Sigh. All a parent needs to do is a) think as a child and b) use logic. There appears to be absolutely no consideration for two small 5 year old easy to overwhelm and over-stimulate children, or for the actual logistics of 50 children as guests. Imo you are doing absolutely every thing wrong that you can do wrong.

greathat · 28/09/2019 08:44

Just make a note of who gifts what and regift. You'll have the years supply sorted

Mintypea5 · 28/09/2019 08:45

Why not give the ones you don't want to a children's charity of something?
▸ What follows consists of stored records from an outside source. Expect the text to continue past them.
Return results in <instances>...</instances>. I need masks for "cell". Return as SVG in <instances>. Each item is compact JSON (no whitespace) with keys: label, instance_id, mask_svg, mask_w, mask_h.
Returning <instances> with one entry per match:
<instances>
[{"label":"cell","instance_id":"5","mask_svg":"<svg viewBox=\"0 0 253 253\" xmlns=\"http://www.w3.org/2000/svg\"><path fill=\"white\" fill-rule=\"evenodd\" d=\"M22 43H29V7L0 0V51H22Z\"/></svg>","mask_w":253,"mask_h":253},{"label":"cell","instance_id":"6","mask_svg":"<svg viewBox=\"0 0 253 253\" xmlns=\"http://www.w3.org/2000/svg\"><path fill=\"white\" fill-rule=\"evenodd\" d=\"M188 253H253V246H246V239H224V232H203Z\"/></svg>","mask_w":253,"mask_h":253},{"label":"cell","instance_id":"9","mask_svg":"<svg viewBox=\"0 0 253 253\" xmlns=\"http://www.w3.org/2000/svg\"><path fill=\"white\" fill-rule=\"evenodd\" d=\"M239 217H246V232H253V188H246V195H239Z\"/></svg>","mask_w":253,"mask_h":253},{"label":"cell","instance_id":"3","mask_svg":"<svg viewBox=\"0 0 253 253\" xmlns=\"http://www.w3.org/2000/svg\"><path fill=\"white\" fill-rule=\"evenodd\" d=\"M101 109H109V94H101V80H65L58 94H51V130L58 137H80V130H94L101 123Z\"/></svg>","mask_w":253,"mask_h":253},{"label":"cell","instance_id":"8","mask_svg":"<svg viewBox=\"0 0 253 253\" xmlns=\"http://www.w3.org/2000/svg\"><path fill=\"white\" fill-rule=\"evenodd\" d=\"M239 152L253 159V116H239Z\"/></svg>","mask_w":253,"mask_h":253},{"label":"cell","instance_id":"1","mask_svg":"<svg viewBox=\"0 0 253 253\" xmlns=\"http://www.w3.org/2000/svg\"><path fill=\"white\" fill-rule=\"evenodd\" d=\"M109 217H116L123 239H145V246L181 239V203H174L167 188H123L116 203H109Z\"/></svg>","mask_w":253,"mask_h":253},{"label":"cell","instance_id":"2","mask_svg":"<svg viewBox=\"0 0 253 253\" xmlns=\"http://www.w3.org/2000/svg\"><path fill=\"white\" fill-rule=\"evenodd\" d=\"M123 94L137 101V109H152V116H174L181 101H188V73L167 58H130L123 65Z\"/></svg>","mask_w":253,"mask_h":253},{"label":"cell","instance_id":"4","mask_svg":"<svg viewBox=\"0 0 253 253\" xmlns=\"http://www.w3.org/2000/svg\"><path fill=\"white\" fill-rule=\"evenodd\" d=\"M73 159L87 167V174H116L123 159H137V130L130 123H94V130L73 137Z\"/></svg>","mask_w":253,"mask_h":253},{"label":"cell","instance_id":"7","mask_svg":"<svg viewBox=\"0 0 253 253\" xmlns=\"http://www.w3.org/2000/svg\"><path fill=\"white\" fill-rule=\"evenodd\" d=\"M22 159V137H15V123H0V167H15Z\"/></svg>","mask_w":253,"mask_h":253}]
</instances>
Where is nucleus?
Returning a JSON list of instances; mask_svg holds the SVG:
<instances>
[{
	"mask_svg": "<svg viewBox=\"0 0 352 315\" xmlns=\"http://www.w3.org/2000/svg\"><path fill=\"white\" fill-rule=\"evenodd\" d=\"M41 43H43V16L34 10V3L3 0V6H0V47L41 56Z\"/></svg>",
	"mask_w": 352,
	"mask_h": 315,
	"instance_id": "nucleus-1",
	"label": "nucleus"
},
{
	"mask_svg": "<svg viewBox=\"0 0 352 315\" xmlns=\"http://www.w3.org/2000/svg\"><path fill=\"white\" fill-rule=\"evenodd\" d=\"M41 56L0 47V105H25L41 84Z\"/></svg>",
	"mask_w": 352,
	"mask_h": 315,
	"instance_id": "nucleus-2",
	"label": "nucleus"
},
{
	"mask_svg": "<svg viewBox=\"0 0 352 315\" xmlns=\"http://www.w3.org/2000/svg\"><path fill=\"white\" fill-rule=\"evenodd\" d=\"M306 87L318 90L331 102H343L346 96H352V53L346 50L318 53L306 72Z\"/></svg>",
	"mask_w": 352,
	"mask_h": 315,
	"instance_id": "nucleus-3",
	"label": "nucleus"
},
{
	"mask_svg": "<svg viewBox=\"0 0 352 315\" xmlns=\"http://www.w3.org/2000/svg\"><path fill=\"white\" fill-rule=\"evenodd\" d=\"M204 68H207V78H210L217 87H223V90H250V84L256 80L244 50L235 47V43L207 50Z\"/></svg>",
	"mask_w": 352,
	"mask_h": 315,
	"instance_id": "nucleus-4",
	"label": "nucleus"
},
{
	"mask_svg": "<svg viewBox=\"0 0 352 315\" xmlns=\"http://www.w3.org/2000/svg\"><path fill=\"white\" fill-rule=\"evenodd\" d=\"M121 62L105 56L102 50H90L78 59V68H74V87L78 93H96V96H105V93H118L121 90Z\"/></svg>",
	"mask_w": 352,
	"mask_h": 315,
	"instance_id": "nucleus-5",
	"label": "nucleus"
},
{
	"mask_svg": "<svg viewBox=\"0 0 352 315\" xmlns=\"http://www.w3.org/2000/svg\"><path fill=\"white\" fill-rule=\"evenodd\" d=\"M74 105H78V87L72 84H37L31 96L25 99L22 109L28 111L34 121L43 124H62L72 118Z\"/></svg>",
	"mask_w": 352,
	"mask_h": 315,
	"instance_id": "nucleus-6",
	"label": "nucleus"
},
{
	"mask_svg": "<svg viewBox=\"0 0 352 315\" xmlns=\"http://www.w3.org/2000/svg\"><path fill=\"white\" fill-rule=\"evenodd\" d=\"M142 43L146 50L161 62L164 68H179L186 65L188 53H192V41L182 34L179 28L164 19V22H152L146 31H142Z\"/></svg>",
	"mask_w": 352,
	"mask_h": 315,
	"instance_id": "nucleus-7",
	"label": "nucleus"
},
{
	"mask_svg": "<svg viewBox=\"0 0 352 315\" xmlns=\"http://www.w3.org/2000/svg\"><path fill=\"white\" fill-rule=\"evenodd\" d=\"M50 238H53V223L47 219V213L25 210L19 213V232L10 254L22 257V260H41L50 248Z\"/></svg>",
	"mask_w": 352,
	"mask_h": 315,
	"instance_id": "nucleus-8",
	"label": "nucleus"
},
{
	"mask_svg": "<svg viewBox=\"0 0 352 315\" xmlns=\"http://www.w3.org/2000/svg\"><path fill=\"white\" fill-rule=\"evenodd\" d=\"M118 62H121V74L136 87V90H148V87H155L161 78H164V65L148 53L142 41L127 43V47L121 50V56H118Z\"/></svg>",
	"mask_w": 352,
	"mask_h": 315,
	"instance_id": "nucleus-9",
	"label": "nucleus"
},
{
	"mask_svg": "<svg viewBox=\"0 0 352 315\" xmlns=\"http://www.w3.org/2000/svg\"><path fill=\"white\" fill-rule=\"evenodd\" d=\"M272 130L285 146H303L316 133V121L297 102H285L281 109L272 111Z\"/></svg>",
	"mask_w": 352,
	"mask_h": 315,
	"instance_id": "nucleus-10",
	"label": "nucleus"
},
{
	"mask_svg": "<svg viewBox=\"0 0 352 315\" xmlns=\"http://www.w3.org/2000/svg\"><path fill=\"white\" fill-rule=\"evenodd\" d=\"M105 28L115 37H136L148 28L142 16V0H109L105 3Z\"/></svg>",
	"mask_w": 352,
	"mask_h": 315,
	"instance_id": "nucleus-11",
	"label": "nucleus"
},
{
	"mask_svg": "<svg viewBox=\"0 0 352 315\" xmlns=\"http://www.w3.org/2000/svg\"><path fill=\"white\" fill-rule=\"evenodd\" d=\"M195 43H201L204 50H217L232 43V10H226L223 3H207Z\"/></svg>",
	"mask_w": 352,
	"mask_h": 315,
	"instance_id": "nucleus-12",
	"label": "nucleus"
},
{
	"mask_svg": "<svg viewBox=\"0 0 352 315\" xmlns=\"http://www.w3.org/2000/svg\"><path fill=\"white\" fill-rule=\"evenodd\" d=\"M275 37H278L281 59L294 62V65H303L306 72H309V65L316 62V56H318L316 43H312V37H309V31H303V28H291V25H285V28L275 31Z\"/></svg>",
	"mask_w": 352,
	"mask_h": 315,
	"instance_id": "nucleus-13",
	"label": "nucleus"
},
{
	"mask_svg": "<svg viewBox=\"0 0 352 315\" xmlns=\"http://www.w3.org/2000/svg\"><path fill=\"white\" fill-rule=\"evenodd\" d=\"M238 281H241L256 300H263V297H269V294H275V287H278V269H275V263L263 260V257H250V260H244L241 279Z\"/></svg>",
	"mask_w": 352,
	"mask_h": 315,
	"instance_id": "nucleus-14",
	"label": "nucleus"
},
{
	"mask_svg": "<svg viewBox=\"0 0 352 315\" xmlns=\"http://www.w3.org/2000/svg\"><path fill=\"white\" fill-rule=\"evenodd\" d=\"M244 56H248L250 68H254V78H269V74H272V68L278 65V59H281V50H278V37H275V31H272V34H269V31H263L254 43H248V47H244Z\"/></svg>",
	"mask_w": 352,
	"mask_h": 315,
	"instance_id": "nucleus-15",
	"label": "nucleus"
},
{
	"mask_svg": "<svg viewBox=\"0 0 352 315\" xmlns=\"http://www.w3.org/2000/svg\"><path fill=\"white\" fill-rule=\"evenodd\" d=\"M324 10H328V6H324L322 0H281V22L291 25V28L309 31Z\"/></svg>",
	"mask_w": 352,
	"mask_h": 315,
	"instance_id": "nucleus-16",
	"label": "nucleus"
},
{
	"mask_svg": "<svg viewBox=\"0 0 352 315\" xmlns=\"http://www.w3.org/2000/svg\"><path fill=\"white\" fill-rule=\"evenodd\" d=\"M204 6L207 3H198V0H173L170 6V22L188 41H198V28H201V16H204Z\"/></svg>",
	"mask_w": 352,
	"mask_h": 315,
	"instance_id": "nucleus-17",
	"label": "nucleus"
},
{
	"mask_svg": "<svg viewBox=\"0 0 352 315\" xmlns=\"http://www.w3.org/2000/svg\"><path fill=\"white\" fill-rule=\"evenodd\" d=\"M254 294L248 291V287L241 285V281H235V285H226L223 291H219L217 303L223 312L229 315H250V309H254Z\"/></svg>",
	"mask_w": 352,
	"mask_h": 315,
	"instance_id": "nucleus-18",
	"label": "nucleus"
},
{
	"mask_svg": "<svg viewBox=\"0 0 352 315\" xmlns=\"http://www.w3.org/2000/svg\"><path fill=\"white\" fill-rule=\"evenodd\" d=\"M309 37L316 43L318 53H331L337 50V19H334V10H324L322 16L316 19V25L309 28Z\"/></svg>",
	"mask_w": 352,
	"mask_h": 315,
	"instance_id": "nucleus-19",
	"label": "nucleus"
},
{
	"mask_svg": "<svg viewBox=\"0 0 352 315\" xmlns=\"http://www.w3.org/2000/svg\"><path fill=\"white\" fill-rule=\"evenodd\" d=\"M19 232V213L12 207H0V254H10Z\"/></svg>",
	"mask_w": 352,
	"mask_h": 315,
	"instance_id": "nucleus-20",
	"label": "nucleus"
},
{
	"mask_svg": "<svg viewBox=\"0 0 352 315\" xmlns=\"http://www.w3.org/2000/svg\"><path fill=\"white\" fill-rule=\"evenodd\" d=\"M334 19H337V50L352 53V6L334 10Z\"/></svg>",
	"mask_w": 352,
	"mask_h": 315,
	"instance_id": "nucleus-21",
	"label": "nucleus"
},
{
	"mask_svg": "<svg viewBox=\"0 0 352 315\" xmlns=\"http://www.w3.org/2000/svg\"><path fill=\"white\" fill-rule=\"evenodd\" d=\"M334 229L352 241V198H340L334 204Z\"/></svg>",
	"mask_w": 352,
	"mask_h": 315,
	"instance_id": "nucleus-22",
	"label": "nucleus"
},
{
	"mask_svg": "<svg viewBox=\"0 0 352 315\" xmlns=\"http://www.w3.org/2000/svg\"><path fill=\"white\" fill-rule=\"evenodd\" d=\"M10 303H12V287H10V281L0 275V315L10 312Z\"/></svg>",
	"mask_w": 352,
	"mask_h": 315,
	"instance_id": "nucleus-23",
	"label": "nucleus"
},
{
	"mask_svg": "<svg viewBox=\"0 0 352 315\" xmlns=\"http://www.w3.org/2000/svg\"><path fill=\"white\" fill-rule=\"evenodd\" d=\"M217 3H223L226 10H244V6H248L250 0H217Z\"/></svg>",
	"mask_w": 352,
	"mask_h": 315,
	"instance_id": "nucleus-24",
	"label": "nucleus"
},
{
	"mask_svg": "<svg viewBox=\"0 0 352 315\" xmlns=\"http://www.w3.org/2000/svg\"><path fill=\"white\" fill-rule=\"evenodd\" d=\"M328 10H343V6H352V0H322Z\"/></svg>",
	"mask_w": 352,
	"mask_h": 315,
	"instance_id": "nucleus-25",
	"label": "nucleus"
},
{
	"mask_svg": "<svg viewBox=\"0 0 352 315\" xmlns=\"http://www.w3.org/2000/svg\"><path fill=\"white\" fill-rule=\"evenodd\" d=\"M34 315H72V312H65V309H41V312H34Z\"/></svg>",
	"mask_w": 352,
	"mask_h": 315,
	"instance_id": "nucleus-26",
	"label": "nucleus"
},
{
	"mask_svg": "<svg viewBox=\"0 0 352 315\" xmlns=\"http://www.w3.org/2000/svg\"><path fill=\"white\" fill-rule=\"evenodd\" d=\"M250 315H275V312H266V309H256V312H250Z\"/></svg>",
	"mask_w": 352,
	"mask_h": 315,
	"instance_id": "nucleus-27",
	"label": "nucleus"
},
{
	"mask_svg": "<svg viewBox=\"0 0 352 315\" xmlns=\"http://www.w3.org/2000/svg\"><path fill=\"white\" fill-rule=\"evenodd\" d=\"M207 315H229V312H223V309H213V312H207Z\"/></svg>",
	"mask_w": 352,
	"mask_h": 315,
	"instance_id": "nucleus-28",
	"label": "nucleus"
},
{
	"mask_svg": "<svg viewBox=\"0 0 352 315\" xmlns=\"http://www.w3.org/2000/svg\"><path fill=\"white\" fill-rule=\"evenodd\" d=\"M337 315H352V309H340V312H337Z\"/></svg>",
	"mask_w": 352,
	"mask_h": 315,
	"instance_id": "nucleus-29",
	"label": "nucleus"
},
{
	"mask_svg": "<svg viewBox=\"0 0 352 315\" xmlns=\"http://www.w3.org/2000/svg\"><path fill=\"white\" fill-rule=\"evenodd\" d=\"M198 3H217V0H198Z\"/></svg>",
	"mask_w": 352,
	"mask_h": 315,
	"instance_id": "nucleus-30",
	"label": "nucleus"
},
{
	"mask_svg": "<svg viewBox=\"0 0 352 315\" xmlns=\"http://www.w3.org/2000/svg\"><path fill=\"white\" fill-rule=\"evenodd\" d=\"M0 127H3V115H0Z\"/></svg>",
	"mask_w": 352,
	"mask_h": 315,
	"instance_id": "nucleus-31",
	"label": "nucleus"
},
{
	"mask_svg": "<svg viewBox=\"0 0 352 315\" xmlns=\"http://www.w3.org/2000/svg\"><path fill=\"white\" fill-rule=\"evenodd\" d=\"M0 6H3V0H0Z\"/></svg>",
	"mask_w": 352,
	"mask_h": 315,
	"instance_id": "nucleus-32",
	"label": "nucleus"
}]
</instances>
Lots of places start asking for Christmas present donations for children around now

SinkGirl · 28/09/2019 08:45

The best part, as a 5 year old, is UNWRAPPING BIRTHDAY PRESENTS! That is the entire point of a birthday party when you are 5. Cake and sweets are nice, but the main event for a 5 year old is PRESENTS!!!

You gave no idea that this is the case for these children - very much depends on the children

SinkGirl · 28/09/2019 08:46

Why not give the ones you don't want to a children's charity of something?

What’s the point in accepting plastic tat you don’t want to gift it to charity?

I would much rather give a child £5 to spend towards something they want than give them something they don’t want to donate, because asking for cash (of probably lesser value than the gift) is “grabby”. Absolutely bizarre attitude.